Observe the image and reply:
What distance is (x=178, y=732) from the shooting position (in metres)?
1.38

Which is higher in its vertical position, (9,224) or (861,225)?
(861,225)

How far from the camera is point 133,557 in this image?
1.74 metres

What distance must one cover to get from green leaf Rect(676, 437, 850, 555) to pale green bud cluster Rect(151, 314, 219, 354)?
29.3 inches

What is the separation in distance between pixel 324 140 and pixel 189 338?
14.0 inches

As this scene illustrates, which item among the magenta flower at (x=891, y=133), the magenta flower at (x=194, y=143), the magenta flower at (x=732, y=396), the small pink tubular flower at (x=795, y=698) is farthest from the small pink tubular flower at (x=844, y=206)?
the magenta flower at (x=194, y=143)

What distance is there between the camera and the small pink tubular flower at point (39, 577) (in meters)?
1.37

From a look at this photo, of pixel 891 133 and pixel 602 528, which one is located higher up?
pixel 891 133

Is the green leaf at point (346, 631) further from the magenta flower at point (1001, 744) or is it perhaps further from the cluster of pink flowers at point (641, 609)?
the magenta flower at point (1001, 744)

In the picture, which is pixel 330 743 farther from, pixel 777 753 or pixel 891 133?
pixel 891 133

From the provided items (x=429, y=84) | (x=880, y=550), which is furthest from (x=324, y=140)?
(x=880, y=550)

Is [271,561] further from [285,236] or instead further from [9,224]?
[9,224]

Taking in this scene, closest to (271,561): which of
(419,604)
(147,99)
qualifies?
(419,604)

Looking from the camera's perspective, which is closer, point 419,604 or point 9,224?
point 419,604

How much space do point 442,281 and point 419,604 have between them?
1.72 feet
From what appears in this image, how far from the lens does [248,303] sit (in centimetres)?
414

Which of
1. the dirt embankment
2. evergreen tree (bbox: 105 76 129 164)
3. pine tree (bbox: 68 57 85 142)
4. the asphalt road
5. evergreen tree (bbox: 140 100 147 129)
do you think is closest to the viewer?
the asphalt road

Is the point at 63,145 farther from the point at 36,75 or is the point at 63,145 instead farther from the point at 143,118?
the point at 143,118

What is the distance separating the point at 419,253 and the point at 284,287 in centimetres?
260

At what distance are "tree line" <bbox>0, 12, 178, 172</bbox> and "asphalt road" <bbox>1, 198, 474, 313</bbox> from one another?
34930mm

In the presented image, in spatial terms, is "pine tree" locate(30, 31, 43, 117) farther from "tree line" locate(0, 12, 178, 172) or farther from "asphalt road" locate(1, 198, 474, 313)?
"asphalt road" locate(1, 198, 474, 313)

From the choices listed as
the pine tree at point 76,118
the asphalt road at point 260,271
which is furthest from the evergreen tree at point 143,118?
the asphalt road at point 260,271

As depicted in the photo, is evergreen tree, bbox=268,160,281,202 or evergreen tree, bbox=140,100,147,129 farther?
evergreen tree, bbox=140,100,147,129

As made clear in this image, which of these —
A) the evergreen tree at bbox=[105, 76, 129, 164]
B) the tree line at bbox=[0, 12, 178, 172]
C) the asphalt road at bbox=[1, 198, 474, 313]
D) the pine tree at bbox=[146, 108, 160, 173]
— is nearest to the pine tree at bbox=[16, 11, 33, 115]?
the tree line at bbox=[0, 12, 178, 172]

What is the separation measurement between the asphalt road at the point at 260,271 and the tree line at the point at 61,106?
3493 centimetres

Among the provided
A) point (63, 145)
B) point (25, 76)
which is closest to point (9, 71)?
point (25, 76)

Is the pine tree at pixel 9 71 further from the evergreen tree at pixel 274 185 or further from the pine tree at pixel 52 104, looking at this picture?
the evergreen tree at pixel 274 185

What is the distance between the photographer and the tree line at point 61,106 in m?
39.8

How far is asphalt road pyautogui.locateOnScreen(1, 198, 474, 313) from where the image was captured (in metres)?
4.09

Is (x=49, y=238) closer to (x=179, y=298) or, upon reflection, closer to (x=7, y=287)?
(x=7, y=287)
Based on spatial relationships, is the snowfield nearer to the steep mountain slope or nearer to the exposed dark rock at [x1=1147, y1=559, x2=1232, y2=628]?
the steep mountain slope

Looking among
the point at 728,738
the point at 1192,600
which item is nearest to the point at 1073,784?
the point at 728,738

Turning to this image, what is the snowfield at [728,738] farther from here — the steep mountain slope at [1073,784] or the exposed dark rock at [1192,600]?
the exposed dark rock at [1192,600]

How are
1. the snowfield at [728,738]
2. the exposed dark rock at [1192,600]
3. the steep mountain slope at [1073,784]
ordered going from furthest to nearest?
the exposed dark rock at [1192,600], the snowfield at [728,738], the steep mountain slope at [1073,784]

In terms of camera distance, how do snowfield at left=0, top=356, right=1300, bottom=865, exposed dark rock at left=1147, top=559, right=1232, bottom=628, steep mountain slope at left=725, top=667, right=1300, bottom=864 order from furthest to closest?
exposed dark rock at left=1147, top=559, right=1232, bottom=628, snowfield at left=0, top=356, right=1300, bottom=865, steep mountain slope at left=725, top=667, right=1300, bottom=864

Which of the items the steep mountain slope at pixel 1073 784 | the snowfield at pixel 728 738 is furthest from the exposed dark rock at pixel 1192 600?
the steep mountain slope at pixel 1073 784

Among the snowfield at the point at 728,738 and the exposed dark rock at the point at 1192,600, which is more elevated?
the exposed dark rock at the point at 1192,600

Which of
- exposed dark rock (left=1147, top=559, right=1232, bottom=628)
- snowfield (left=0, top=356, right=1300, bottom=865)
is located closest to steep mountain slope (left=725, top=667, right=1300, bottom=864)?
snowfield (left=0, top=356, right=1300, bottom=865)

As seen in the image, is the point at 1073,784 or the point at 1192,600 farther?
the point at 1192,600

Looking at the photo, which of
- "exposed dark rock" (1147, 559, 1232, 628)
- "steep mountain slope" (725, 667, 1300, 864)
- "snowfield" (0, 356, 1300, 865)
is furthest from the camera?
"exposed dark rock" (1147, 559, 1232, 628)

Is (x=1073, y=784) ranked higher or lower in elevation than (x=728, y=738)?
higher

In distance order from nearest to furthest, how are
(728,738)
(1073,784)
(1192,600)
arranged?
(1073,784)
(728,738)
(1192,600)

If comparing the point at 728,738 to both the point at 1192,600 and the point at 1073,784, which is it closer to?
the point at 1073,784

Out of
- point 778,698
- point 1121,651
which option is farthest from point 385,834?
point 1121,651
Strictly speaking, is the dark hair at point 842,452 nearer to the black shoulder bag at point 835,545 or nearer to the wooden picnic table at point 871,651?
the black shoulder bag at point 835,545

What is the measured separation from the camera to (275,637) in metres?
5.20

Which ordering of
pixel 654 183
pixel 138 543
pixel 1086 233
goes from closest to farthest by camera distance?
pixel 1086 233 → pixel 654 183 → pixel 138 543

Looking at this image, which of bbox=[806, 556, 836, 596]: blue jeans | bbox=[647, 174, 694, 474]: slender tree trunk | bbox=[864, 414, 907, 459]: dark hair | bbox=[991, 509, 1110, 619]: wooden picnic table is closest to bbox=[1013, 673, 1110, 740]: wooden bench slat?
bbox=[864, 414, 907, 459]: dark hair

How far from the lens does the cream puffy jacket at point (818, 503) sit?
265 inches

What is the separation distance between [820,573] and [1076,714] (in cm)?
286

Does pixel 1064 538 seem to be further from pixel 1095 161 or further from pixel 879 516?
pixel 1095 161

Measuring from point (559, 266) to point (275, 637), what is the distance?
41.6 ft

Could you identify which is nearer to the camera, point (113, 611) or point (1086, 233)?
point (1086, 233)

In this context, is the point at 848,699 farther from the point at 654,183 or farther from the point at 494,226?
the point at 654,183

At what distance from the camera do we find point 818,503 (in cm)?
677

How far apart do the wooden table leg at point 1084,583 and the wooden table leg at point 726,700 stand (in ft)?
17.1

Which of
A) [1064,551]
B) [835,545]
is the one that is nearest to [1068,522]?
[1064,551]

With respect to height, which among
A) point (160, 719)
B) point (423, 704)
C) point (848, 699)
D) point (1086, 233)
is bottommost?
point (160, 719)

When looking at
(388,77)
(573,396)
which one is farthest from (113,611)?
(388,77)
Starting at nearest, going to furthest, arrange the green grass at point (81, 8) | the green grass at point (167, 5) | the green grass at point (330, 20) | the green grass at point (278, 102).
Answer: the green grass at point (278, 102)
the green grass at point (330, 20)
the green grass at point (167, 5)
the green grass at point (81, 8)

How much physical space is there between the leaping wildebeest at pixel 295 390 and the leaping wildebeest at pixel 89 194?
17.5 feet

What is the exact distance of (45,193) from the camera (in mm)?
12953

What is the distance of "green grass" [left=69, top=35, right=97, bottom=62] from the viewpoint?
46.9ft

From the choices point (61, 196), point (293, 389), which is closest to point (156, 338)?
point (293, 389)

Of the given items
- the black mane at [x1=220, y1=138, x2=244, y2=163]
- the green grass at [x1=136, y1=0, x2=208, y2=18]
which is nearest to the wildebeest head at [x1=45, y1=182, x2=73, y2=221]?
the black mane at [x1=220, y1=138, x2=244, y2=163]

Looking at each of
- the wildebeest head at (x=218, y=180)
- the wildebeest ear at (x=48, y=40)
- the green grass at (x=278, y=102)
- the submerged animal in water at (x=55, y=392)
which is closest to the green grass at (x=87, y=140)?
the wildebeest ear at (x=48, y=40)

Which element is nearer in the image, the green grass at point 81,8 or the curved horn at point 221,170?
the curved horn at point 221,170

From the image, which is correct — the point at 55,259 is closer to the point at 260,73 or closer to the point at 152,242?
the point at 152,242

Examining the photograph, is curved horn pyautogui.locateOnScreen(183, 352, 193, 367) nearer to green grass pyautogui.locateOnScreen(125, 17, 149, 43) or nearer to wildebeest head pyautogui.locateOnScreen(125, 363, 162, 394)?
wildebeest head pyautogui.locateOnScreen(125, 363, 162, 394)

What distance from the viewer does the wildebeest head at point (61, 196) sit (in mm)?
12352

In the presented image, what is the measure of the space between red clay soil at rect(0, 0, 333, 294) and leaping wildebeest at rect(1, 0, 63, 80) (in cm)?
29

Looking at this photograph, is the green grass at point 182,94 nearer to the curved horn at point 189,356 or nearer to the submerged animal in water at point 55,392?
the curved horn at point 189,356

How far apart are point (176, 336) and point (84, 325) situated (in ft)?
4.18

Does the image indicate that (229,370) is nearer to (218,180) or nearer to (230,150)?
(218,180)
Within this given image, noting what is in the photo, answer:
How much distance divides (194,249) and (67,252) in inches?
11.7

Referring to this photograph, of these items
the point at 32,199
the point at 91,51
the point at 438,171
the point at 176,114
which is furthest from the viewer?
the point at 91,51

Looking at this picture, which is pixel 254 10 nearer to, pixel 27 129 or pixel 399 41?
● ● ●
*Written request*
Copy out verbatim the lines of the listing from the line with "Among the provided" to the line with "the exposed dark rock at [1192,600], the", both included.

*Solution to this task*
Among the provided
A) point (63, 145)
B) point (25, 76)
which is closest to point (9, 71)?
point (25, 76)

Is the pine tree at pixel 9 71 further from the evergreen tree at pixel 274 185 or further from the pine tree at pixel 52 104, looking at this picture?
the evergreen tree at pixel 274 185

What is the distance between the photographer and the tree line at point 61,106 in m?
39.8

How far is asphalt road pyautogui.locateOnScreen(1, 198, 474, 313) from where the image was captured (in metres)?
4.09

Is (x=49, y=238) closer to (x=179, y=298) or, upon reflection, closer to (x=7, y=287)?
(x=7, y=287)
Based on spatial relationships, is the snowfield nearer to the steep mountain slope or nearer to the exposed dark rock at [x1=1147, y1=559, x2=1232, y2=628]?
the steep mountain slope

Looking among
the point at 728,738
the point at 1192,600
which item is nearest to the point at 1073,784?
the point at 728,738

Turning to this image, what is the snowfield at [728,738] farther from here — the steep mountain slope at [1073,784] or the exposed dark rock at [1192,600]?
the exposed dark rock at [1192,600]

How are
1. the snowfield at [728,738]
2. the exposed dark rock at [1192,600]
3. the steep mountain slope at [1073,784]
ordered going from furthest to nearest?
the exposed dark rock at [1192,600], the snowfield at [728,738], the steep mountain slope at [1073,784]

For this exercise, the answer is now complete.